Bozeman, Montana, rarely makes global news. Its local businessman and congressional candidate Greg Gianforte is now earning international headlines for all the wrong reasons.
Gianforte, who is running for the state’s sole seat in the US House Representatives, was accused of body-slamming Guardian reporter Ben Jacobs at an event May 25. Jacobs recorded the apparent assault, which was witnessed by other reporters. Gianforte was charged with a misdemeanor, and the many of the state’s newspapers have retracted their endorsements on the morning of today’s election.
The attack is shocking, but as a reporter who once covered politics in Montana, I understand how it happened.
I spent three years at the Bozeman Daily Chronicle in the mid-1990s. Politics wasn’t my regular beat, but with only seven news reporters on the staff, we all did a bit of everything. I met and interviewed Montana’s politicians, and got a first-hand education in the state’s peculiar political culture, where folksiness is prized, and amateurism encouraged.
I dodged flying spittle from tobacco-chewing U.S. Sen. Conrad Burns and passed U.S. Sen. Max Baucus on jogging trails outside Missoula. In the state legislature—which meets for just 90 days, every other year—cowboy hats and bolo ties are considered business attire. Even when campaign finance scandals erupt, they involve sums that would be laughably small elsewhere.
Montana’s two most defining characteristics are its vast size, and its sparse population. With just over a million residents, Montana has fewer residents than the Bronx, spread over a territory larger than Germany.

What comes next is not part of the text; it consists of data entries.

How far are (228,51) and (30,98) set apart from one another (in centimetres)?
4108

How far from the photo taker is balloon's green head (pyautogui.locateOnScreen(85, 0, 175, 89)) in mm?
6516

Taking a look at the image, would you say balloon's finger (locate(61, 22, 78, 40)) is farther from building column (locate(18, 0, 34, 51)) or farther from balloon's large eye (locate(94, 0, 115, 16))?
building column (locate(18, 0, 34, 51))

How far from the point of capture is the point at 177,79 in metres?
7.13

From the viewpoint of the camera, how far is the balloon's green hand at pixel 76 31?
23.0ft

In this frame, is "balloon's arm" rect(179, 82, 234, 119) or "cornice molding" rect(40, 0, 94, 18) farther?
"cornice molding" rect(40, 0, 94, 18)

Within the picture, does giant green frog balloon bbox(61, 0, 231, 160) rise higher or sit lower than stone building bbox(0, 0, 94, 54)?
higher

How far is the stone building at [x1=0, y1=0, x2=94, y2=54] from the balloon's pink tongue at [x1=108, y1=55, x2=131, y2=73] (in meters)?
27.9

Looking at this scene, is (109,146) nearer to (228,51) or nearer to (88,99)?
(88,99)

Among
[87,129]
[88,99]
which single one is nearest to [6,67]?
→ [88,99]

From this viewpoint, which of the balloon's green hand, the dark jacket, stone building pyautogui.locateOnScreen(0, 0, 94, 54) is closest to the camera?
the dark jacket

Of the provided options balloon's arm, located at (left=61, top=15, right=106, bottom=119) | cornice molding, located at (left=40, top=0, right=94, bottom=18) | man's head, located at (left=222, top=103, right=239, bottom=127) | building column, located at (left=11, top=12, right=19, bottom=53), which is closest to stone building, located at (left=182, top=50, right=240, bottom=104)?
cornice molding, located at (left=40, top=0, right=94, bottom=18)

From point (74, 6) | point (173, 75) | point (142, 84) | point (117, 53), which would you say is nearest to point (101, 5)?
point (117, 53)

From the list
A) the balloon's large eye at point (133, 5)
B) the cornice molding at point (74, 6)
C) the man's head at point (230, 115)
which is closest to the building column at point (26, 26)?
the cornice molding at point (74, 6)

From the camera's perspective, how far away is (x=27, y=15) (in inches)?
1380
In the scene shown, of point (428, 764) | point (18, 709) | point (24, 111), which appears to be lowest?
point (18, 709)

Some counties have fewer than 1,000 people.
With no big cities, Montana is, in essence, an enormous small market. Candidates campaign on an intimate scale, often driving huge distances to address tiny crowds. Politicians would drop by the Daily Chronicle—the paper’s slogan is Empowering the Community—with the hope of getting a mention in the next day’s paper, and meetings were relaxed and informal.
That friendliness could lead politicians to drop their guard, and reveal aspects of their nature they might have preferred to keep secret, like when Burns, now deceased, let slip a racist remark to a Chronicle editor, which became front page news. Journalists in Montana can be plenty tough, but they’re rarely aggressive.
That’s the media environment Gianforte was used to. Gianforte—a conservative Republican who founded RightNow Technologies, now part of Oracle—first ran for governor last year, losing to incumbent Steve Bullock, a Democrat, in a race that drew minimal national attention. When Montana Rep. Ryan Zinke was appointed interior secretary by US president Donald Trump, it created a vacancy and Gianforte threw his hat in the ring, running against democrat Rob Quist.
Unlike a normal House race, where it would be one of 435 nationwide, the campaign is one of five off-cycle elections being conducted this year, and it has become a barometer of the durability of Trump’s support. Bernie Sanders and Mike Pence made campaign stops, out-of-state money poured in, and reporters from Washington descended on the race.
It all added up to an unusually stressful environment for a Montana election. At the center of this maelstrom stood Gianforte, unaccustomed to the ferocity of the national (in this case, international) press or the intense spotlight afforded today’s politics of rancorous division. When asked a seemingly innocuous question about healthcare policy by Jacob, he appears to have snapped.
It should go without saying that Gianforte’s attack on Jacobs is unacceptable and indefensible, a violation of both the First Amendment and the Montana criminal code. While every candidate should know the the power of “no comment,” it’s hard to predict how anyone reacts under the spotlight. Gianforte may have run a successful business, but as a politician, he is strictly an amateur who crumpled under pressure.
Update: The post has been updated to clarify that Montana’s election is one of five House races being conducted this year. It previously said it was one of five this spring.